Make Incremental Progress
This post is all about improving little by little each day. Be a better version of yourself every single day. This will enable you to complete daily tasks in a timely manner and it will give you a sense of accomplishment because by making incremental progress, you will be one step closer to wherever you want to be.
You’re probably asking, how does this relate to education? This relates heavily with education because when you go school, you would want to know more about a certain subject or topic the more you learn it. So ideally, you would want to know a bit more about the topic today than you did yesterday. This may seem like common sense but you have no idea how many students fail because they’re caught lacking or not being immaculate when it comes to this side of learning.
When you learn a specific topic, don’t just write notes down and put that notepad at the bottom of your bag never to be looked at again. You will not be making incremental progress by doing this. When you learn a topic, put that topic into action by doing some questions. Ask teachers for topic questions as these are one of the most efficient ways of grasping whether or not you know the topic and can apply that topic in your exams.
Another way in which making incremental progress comes hand in hand with education is through your grades. Now, I remember when I started my A-Levels, everyone was comparing me to another student who was bragging about how good he was at Mathematics. He was very competitive whereas I would just try my best on every mock test. In the first topic test we ever had for A-Levels Mathematics, I got 71% and he got 85%. So I got a B and he got an A. So my thought process after this was “Okay, what can I do to ensure that I get at least an A for my next exam?” I had wanted an A because I wanted to make incremental progress and I wanted to set a realistic target.
So for the next exam, I achieved an A and he achieved a C. Everyone seemed to be surprised at this outcome, but I wasn’t. I knew that I was making progress because every day, I would put in the work to achieve that next grade up. I would attempt harder questions but not too hard so that it demotivated me. His outlook on these exams were that he wanted to achieve an A* on every exam. This outlook is very good but he wasn’t putting in the work to back up what he was saying. He was reaching for too much too soon. In the end, he failed twice for his main exams and I managed to achieve an A for my Mathematics A-Level.
Now, you see, we were both intelligent in terms of knowledge. However, where we differed was our mindset and our approach to the exams. He went down the route of shooting for the stars and hope for the best whereas I went down the route of making progress, no matter how little.

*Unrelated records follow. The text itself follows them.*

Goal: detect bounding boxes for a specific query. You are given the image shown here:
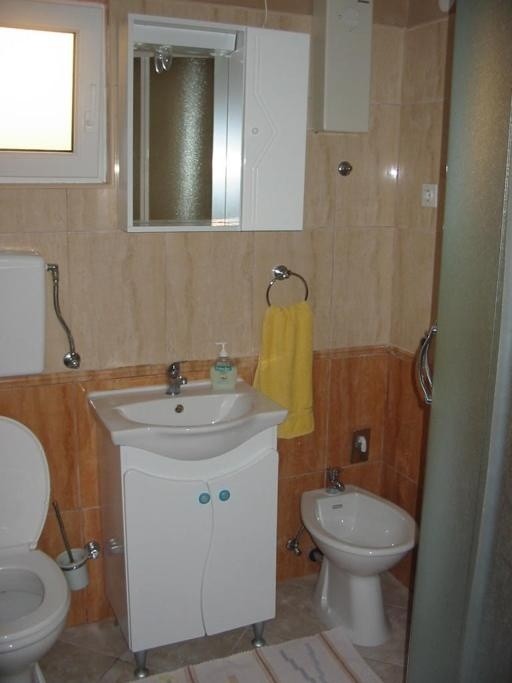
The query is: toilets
[0,250,73,683]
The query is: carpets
[129,624,383,683]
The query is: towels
[251,298,316,441]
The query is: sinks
[87,381,289,460]
[300,484,420,576]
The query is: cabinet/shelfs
[97,426,280,679]
[243,26,311,232]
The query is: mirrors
[115,12,247,233]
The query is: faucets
[164,361,187,395]
[325,464,345,494]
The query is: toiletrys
[209,342,238,390]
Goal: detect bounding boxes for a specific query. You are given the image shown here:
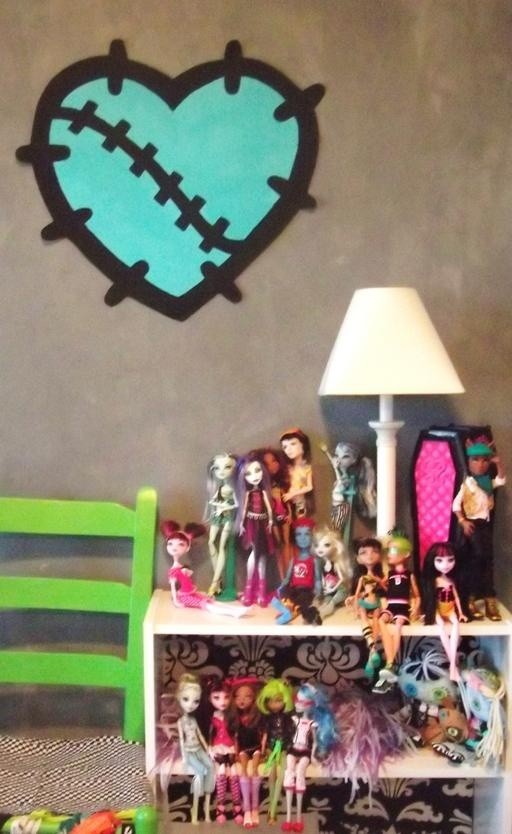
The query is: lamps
[315,286,469,577]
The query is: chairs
[1,486,172,834]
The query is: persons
[158,427,512,694]
[174,668,512,830]
[160,428,511,831]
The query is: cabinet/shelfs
[142,589,511,832]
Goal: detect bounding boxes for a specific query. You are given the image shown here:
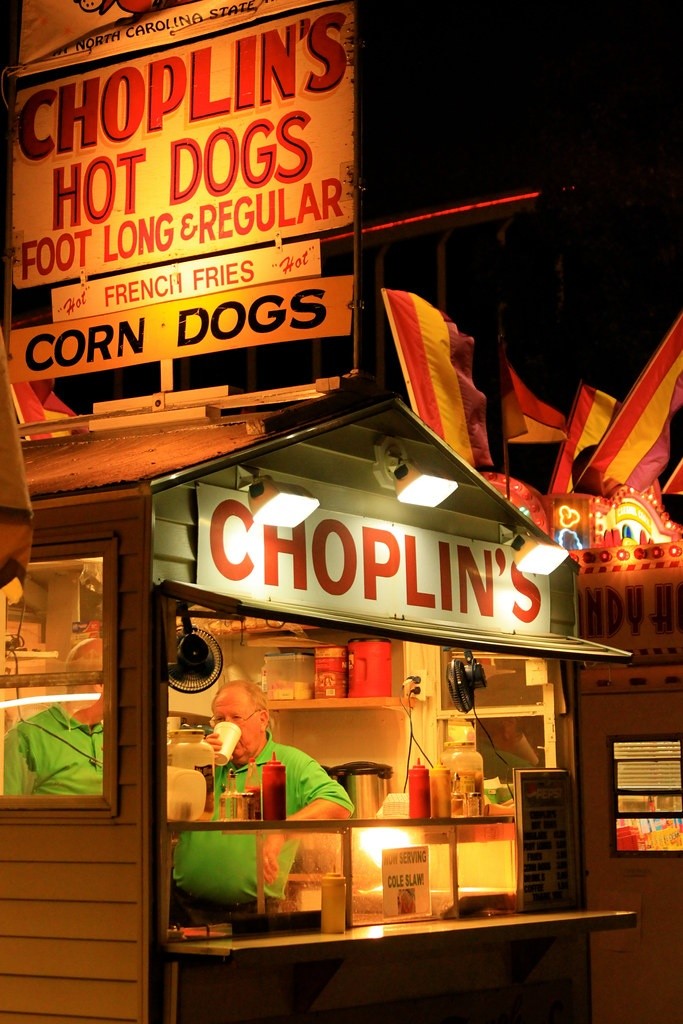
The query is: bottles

If you take a look at the bar chart, that’s an example of incremental progress. So if the months are the school months and the numbers are percentages in a particular test, that progression would be incremental. If this was a real student, he/she would have turned from a D grade student to an A* grade student in one school year just by improving little by little on every exam they did. As long as you put in the work, there is no doubt in my mind that everyone can improve and achieve those higher grades by making improvements to your revision and to your mindset.